SOURCE TEXT
====

I learned of the reason a week or so after all the flags had been sold. There was a small, gleefully crowing note in a local paper explaining the circumstances. As is often the case with mysteries, the explanation was delightfully simple.

illo by Diana Harlan Stein Every pupil in the primary and secondary school has to have gym dress for the physical education classes. The boy's outfit consists of a white T-shirt and either blue or red boxershorts, the color choice depending on the school. The Yugoslav flag was a blue-white-red tricolor, serving thus as an excellent source of silken cloth for either variant. A new ready-to-wear gym set in the store cost as much as four flags, while a single flag would keep a boy in shorts from kindergarten to college. You only needed the basic sewing skills, which most mothers seem to possess in this country.

Thus are the mighty fallen and the opportunities missed, I nodded sagely and -- I must admit -- a little wistfully upon that relevation. Still, it cheered me up a bit to learn that mothers had apparently lost none of their resourcefulness when it came to providing for their young. It bode well for the uncertain future. For them, if not necessarily for me.

And so, instead of cornering the market in cheap flags and making a killing, I remained... well, not poor but certainly not rich, either. Fortunately, I was very well educated, and if there's one thing education is good for, it's rationalization. I thought to myself, well, the point of being rich or poor is mostly in your relative position, not absolute. Nobody really needs the accoutrements of wealth to live well. When everybody is poor or middling, you are, psychologically speaking, just as well off as when everybody is rich. Stick with the poor and middling, and you'll be OK. Avoid Davos and Beverly Hills. Shouldn't be too difficult, right?

Also, the austere life is more likely to be rewarding, they say. Modest circumstances make greater demands on -- and offer greater scope to -- ingenuity. Hmmm. Perhaps. I'll reserve my judgement for the time being.

====

SOURCE DATA

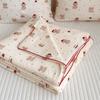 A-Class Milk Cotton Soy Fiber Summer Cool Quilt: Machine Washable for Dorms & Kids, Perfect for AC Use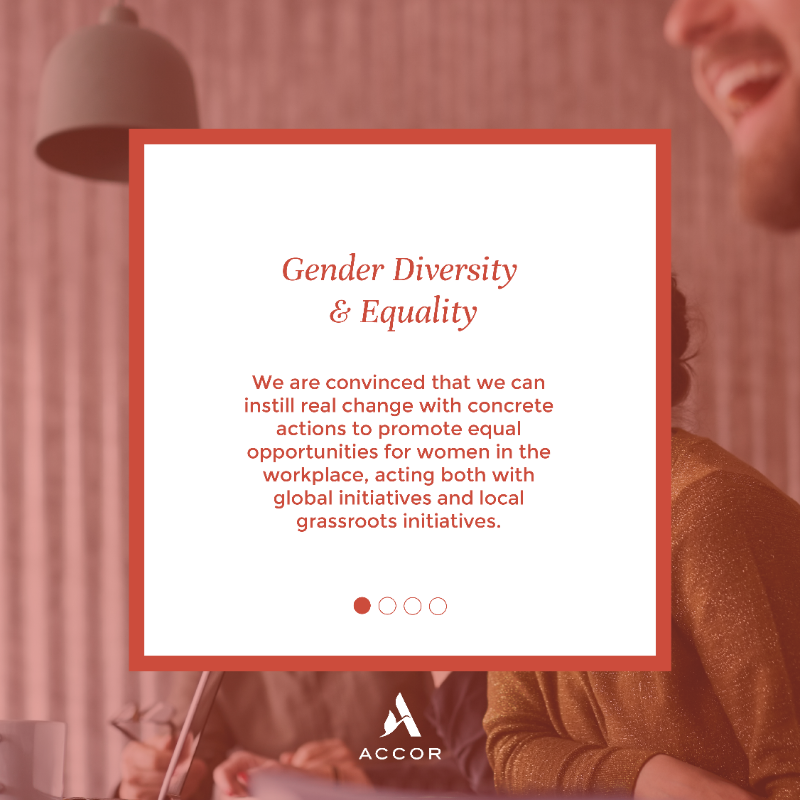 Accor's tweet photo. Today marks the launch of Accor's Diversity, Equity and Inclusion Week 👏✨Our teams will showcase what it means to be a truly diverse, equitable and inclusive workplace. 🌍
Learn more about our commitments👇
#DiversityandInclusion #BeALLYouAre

====

PARTS OF THE EXERCISE
(a) Do these statements agree with the passage about the Yugoslav flags? Answer yes or no for each, quoting the passage's deciding words. (i) A new ready-to-wear gym set cost as much as four flags. (ii) The boys' gym outfit includes a blue T-shirt. (iii) The reason for the flag sales became known about a month after the flags were sold.
(b) In the passage about the Yugoslav flags, what colors made up the Yugoslav flag?

YOUR WRITTEN ANSWERS
(a)
(i) Yes: "A new ready-to-wear gym set in the store cost as much as four flags"
(ii) No: "a white T-shirt and either blue or red boxershorts"
(iii) No: "a week or so after all the flags had been sold"

(b) Blue, white, and red.